- _Teks yang Diberikan_
======

Inggris Desak Militer AS Tahan Diri Terkait Potensi Serangan ke Iran

Kapal Induk Nuklir USS Nimitz
Sumber :

VIVA Tangerang – Ketegangan geopolitik di Timur Tengah kembali meningkat menyusul munculnya laporan bahwa Presiden Amerika Serikat (AS) Donald Trump telah menyetujui rencana aksi militer terhadap Iran. Merespons perkembangan ini, Perdana Menteri Inggris Keir Starmer menyerukan agar semua pihak, khususnya negara-negara besar, menunjukkan sikap menahan diri dan menghindari eskalasi konflik.

Pernyataan tersebut disampaikan oleh juru bicara resmi Downing Street pada Kamis (19 Juni 2025) dan dikutip oleh media ternama Inggris, The Telegraph. Dalam keterangannya, pihak Downing Street menyampaikan keprihatinan mendalam atas situasi yang sedang berkembang, sembari menegaskan bahwa "kondisi saat ini tidak memberikan keuntungan bagi siapa pun".

Inggris Enggan Berkomentar Soal Diego Garcia

Meskipun seruan untuk menahan diri telah ditegaskan, pemerintah Inggris memilih untuk tidak memberikan komentar saat ditanya apakah mereka akan mengizinkan penggunaan pangkalan militer Diego Garcia, yang terletak di wilayah strategis Kepulauan Chagos di Samudra Hindia, oleh militer Amerika Serikat dalam rangka operasi terhadap Iran.

======

- _Langkah yang Diperlukan_
1/ Dalam berita tentang seruan Inggris terkait Iran, pada hari dan tanggal berapa juru bicara Downing Street menyampaikan pernyataannya?
2/ Tolong tulis lanjutan berita tentang seruan Inggris terkait Iran, dimulai setelah kalimat terakhirnya.

- _Data Mentah_
======

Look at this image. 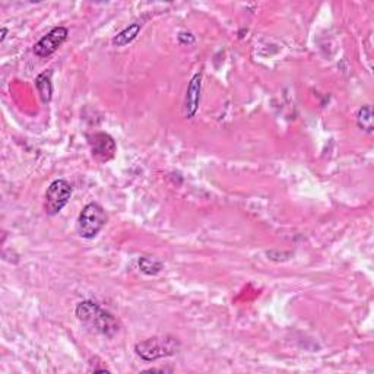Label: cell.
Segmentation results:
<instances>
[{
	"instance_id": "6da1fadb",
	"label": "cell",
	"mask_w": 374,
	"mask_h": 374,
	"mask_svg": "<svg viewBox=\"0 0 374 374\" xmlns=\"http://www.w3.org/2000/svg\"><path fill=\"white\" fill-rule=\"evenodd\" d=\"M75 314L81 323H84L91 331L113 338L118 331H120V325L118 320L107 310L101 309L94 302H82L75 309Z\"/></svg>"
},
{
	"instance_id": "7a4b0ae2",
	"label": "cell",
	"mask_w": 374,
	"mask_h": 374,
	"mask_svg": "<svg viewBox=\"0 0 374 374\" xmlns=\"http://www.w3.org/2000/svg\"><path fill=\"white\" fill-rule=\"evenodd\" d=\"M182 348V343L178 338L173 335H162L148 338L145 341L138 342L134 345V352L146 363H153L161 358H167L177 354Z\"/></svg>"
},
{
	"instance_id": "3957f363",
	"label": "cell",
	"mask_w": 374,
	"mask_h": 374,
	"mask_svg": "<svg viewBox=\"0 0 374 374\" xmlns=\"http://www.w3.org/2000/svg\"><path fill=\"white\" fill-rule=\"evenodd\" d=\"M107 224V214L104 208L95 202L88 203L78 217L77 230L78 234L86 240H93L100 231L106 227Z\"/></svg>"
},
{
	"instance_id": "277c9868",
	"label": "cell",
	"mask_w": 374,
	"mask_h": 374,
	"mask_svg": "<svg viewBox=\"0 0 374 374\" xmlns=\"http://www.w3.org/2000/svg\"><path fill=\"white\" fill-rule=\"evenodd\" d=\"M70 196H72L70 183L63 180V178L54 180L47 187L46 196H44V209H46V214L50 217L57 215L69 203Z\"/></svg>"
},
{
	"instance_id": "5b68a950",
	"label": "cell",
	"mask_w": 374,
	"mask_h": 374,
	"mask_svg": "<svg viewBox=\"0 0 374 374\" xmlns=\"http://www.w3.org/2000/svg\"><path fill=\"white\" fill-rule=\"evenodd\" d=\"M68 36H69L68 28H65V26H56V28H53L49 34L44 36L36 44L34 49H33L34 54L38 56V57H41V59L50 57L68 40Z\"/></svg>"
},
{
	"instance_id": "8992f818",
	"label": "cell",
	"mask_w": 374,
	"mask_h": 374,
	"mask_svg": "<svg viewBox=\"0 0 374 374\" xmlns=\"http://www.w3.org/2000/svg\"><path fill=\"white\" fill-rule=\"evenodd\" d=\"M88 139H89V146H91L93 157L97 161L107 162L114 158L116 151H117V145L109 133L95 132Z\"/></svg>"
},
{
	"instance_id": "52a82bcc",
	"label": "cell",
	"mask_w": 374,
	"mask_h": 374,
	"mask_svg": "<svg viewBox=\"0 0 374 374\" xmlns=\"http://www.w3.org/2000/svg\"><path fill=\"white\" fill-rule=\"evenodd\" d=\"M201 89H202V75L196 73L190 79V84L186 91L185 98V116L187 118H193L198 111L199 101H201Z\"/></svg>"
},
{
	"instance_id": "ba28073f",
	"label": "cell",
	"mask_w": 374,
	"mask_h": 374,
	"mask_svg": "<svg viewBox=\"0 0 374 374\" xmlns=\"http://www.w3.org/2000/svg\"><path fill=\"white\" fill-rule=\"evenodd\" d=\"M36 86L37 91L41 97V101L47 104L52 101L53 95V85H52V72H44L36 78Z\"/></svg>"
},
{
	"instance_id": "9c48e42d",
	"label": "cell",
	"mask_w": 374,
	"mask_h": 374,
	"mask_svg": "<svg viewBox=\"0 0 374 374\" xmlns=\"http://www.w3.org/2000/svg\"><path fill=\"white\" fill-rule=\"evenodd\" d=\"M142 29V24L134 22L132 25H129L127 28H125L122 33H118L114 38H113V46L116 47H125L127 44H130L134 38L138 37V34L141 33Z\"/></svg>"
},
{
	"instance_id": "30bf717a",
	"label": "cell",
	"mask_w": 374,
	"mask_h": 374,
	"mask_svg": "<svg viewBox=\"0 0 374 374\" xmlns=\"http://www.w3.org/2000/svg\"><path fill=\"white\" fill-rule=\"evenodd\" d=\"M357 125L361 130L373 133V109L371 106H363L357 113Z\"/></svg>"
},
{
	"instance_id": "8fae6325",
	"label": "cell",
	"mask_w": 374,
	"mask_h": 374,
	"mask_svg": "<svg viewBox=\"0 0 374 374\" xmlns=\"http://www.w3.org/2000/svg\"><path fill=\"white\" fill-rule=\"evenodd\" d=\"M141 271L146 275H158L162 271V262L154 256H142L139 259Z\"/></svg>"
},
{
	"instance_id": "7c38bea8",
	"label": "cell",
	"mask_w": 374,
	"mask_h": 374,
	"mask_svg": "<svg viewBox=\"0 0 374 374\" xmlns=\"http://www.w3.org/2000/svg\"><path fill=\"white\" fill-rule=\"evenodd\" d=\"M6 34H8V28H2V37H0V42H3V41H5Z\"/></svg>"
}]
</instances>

======

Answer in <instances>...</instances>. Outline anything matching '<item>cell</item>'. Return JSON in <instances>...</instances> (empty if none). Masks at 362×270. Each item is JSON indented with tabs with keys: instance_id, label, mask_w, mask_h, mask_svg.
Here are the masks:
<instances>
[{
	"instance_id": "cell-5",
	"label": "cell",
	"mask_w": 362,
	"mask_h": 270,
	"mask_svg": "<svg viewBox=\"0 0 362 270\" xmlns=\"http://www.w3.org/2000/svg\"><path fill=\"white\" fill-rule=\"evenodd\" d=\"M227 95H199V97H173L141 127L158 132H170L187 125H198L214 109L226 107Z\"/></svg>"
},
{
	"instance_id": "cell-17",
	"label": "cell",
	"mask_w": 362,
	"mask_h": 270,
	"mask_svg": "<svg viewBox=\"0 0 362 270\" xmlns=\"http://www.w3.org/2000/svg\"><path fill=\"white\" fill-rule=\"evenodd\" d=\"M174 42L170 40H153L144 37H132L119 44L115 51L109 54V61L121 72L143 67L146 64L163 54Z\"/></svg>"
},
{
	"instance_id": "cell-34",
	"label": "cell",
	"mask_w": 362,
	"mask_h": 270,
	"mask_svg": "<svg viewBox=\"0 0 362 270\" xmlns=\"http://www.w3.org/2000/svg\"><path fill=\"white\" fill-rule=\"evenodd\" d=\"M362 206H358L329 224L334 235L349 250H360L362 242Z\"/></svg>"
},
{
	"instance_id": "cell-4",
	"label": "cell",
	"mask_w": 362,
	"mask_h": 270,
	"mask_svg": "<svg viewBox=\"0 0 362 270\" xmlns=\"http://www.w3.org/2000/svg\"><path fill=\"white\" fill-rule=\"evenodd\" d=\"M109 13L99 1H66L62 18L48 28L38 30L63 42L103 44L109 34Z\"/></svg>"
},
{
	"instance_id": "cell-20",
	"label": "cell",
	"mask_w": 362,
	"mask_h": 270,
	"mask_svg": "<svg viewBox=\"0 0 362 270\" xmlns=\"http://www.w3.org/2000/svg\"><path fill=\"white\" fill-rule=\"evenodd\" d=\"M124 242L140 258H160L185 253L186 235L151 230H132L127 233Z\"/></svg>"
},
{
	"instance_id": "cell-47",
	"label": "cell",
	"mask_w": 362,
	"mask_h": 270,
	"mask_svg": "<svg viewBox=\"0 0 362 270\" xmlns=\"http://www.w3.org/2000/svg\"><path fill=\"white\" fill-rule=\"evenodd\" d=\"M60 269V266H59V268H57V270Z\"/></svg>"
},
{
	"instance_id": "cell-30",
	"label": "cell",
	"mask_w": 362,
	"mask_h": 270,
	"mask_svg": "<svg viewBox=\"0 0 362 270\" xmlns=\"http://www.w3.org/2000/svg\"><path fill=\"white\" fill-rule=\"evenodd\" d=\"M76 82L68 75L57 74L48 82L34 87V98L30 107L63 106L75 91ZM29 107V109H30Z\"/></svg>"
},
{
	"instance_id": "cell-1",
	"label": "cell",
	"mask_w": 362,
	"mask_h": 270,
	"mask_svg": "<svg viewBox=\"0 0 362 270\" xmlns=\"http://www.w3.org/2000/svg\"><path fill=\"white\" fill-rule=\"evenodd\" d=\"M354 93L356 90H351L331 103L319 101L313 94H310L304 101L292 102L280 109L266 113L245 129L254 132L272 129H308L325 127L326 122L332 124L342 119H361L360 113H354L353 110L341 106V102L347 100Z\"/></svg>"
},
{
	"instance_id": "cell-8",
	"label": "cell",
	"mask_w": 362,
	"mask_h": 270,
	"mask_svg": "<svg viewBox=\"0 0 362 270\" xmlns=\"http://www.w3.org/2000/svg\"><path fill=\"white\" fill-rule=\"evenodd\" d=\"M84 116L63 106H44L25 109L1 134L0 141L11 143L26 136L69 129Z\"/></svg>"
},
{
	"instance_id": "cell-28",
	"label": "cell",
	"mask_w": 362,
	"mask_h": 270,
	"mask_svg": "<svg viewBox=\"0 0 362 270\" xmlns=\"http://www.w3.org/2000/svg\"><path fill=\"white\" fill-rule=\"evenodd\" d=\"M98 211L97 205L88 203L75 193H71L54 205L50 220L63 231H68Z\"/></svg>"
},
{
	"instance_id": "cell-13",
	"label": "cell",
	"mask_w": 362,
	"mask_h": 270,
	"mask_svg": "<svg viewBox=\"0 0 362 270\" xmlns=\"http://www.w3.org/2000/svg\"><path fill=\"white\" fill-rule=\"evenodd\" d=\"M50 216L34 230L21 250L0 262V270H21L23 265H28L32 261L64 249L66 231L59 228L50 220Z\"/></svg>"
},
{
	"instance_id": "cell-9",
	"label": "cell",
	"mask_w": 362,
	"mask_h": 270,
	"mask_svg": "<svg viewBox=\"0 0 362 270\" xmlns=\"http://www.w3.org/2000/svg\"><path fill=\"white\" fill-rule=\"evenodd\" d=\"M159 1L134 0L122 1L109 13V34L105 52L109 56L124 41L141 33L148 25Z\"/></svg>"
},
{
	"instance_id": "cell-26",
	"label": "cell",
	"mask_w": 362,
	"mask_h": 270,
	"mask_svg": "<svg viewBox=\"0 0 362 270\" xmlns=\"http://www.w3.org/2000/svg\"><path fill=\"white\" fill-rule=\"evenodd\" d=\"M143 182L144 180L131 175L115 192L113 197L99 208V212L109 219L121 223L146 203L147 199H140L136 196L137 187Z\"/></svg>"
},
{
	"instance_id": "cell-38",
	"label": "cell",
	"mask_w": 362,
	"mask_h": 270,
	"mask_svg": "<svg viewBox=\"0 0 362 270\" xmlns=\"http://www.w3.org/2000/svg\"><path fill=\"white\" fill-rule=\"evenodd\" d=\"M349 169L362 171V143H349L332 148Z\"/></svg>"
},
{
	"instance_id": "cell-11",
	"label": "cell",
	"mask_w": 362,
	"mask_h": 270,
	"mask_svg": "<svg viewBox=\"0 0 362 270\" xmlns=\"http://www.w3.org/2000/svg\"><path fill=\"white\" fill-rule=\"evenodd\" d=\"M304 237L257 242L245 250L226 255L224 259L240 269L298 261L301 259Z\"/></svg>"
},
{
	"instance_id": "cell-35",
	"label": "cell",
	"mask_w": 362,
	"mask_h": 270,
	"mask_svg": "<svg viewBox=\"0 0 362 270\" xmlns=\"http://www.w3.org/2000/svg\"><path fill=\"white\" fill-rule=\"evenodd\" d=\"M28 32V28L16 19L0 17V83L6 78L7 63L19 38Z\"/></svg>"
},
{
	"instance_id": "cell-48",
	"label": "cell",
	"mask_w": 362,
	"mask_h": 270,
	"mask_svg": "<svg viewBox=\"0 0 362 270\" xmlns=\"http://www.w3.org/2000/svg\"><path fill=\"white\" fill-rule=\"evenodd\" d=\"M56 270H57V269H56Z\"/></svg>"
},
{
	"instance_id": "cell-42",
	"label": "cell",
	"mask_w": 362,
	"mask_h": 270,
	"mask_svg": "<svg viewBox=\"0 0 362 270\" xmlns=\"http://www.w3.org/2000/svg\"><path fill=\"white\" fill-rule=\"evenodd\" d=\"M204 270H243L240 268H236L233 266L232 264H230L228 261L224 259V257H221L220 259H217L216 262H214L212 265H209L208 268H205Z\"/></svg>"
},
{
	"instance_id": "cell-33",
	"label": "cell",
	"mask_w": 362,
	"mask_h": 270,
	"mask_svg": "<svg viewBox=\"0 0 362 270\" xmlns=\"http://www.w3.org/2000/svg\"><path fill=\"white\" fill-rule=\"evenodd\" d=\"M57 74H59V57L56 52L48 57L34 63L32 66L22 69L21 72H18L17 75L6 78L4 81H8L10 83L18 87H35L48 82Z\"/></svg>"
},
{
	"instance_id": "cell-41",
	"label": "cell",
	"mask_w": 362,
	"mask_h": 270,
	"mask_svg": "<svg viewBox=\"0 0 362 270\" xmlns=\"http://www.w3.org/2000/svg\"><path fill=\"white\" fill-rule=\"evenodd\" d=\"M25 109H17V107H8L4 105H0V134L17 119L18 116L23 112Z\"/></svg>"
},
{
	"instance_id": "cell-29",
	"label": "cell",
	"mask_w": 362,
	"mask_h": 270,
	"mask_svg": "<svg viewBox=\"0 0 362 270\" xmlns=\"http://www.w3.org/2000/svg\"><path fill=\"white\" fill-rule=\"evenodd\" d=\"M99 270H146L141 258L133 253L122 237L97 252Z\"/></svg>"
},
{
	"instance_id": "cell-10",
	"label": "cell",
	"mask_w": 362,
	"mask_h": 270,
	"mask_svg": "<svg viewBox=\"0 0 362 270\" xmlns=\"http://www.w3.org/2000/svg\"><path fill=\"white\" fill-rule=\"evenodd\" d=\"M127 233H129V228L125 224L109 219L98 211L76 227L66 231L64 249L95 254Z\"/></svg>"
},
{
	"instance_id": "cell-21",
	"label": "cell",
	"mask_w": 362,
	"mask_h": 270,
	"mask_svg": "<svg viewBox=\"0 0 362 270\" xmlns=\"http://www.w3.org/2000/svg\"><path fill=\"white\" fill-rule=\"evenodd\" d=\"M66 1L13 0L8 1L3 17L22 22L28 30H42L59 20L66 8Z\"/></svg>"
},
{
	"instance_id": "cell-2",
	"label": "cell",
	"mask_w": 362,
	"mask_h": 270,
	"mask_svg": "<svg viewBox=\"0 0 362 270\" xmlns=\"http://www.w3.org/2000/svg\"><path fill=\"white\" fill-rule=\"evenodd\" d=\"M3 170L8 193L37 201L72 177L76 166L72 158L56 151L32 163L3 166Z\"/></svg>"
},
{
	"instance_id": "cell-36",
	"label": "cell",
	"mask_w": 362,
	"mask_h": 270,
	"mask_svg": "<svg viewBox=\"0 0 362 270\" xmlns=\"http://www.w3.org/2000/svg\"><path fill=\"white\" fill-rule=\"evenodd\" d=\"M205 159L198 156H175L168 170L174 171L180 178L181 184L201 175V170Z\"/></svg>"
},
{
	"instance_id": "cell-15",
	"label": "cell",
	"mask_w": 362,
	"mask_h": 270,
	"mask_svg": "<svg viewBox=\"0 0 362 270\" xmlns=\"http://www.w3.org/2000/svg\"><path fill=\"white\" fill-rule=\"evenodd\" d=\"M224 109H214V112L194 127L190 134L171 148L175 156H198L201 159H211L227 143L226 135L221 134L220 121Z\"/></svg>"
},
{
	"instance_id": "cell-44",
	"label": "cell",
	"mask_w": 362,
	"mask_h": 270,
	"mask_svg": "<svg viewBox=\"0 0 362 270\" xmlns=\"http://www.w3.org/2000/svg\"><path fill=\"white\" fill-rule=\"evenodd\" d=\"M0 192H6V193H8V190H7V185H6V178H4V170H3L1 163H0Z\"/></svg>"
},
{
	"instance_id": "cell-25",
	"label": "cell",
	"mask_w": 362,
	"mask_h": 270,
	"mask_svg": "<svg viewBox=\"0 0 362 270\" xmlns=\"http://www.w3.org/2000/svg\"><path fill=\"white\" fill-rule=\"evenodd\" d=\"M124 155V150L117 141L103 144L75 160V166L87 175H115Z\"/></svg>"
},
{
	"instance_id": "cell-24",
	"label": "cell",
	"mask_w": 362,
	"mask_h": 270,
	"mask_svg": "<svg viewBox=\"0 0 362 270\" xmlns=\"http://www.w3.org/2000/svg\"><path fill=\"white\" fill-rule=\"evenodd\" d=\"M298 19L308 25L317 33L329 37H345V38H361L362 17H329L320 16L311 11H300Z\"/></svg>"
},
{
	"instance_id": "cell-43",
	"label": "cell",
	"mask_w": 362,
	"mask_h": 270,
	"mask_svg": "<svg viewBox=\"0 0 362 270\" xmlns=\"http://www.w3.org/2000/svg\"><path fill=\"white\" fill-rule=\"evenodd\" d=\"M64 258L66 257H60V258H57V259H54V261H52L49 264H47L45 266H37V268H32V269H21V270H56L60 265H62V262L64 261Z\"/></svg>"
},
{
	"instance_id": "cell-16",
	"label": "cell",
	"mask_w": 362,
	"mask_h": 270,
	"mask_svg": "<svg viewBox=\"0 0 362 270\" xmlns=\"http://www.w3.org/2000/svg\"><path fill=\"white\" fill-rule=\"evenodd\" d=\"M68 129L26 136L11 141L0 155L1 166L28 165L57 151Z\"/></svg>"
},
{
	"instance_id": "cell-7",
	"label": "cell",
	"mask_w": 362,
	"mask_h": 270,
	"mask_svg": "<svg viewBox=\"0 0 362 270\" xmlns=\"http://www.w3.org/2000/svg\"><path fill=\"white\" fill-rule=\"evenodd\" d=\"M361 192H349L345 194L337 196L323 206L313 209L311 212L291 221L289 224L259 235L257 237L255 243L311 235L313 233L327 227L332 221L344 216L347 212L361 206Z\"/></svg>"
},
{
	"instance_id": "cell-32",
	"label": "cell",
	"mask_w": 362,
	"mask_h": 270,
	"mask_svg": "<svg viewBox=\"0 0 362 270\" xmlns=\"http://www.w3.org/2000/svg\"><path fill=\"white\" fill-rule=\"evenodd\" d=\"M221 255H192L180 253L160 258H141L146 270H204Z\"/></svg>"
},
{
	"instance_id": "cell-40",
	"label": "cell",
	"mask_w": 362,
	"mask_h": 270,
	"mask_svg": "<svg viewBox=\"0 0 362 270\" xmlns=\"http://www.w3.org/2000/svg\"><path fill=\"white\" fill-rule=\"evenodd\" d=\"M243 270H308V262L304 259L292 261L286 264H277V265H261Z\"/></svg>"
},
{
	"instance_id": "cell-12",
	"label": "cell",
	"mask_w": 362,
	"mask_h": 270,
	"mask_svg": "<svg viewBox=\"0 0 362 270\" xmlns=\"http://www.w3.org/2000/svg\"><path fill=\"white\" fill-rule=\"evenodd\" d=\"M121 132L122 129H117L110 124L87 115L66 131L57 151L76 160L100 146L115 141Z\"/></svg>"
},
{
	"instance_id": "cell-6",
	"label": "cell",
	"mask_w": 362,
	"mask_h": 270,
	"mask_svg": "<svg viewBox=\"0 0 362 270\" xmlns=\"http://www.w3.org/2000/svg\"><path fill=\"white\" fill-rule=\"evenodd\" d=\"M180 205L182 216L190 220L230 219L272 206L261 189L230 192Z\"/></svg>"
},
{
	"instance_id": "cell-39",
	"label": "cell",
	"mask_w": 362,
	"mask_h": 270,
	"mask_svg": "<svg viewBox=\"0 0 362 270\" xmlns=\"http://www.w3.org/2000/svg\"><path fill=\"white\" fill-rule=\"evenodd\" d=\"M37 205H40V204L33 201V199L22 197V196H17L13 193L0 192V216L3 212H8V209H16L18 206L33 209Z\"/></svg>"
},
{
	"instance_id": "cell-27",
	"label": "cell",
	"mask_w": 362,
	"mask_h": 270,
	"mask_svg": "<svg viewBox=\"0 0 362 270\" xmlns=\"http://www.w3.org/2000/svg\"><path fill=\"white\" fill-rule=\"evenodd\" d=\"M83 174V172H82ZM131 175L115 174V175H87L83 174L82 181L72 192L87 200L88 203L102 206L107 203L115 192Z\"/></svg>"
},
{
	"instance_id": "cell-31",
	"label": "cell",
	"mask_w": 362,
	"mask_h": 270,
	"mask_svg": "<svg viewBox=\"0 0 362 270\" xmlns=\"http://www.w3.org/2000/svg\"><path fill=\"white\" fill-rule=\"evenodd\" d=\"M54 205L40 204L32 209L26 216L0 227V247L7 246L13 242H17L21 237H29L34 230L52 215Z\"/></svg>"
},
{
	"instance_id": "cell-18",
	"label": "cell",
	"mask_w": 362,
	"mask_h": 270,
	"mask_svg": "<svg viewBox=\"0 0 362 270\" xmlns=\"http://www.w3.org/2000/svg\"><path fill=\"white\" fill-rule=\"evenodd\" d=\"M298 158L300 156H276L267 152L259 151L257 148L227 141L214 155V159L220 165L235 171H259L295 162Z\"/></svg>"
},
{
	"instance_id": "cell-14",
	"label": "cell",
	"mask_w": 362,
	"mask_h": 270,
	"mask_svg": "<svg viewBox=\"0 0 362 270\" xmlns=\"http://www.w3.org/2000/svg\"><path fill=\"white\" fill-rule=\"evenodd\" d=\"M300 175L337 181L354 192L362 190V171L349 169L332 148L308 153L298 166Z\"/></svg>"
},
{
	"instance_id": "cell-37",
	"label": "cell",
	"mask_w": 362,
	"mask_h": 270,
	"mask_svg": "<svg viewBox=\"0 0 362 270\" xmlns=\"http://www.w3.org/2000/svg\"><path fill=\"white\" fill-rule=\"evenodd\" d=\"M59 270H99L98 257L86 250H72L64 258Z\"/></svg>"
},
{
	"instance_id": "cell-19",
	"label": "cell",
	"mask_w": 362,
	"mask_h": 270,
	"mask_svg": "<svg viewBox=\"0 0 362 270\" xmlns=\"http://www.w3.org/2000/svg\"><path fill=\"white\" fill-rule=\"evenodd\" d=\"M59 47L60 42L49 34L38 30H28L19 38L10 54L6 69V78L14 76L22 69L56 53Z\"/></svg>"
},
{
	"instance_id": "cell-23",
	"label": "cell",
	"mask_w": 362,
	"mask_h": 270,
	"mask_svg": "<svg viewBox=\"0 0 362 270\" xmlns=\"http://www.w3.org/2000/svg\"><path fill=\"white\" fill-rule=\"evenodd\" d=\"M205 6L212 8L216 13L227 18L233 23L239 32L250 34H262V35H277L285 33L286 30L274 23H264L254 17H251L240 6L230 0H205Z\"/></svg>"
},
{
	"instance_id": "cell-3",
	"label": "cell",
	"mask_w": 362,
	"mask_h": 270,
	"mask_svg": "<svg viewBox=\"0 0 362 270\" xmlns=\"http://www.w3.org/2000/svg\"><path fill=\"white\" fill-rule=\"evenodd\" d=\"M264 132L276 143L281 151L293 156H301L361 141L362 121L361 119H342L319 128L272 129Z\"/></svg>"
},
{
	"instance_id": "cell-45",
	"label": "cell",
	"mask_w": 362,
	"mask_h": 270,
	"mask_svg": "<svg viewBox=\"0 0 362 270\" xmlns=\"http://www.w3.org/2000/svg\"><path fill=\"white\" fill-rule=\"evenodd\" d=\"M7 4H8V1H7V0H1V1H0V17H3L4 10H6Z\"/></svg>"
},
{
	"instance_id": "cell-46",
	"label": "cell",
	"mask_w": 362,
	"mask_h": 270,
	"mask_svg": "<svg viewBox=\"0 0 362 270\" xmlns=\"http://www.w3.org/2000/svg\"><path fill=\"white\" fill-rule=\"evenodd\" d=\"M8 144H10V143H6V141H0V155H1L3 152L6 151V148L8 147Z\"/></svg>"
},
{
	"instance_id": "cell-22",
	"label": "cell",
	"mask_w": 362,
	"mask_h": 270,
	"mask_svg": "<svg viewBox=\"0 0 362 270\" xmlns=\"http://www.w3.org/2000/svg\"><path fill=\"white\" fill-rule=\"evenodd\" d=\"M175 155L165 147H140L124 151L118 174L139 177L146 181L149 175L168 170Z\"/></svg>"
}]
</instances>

======

- _Jawaban di Bawah_
1/ Kamis, 19 Juni 2025.

2/
Diego Garcia sendiri selama ini diketahui menjadi salah satu titik penting dalam jaringan militer AS di kawasan Asia dan Timur Tengah. Pangkalan tersebut merupakan fasilitas militer utama yang dapat digunakan untuk peluncuran pesawat tempur, pengisian bahan bakar, serta logistik militer strategis.

Peringatan dari Jaksa Agung Inggris: Bisa Langgar Hukum Internasional

Lebih lanjut, dinamika ini diperparah dengan pernyataan resmi dari Jaksa Agung Inggris yang dirilis pada hari yang sama. Dalam pernyataannya, Jaksa Agung memperingatkan bahwa keterlibatan Inggris dalam operasi militer pimpinan AS terhadap Iran bisa menjadi pelanggaran hukum internasional, khususnya dalam konteks tanpa adanya dasar hukum yang jelas seperti mandat PBB atau kondisi darurat nasional.

Peringatan ini menempatkan Perdana Menteri Starmer dalam posisi diplomatik yang cukup sensitif. Di satu sisi, Inggris merupakan sekutu utama Amerika Serikat, namun di sisi lain, keterlibatan langsung dalam aksi militer tanpa dasar hukum yang kuat berisiko mencederai reputasi dan legitimasi hukum Inggris di mata dunia internasional.

Seruan Internasional untuk Deeskalasi

Seruan Inggris ini sejalan dengan banyak negara lain yang juga menyuarakan pentingnya penyelesaian konflik melalui jalur diplomasi, bukan kekuatan militer. Iran sendiri telah menanggapi laporan rencana serangan AS dengan memperingatkan bahwa setiap agresi militer akan dibalas dengan keras dan bisa memicu perang skala luas di kawasan Teluk.

Komunitas internasional kini menyoroti dengan tajam langkah-langkah lanjutan yang akan diambil oleh AS dan sekutunya, termasuk Inggris. Sejumlah pengamat menyebut bahwa krisis ini bisa menjadi salah satu titik balik geopolitik di kawasan Timur Tengah jika tidak ditangani dengan bijak dan hati-hati.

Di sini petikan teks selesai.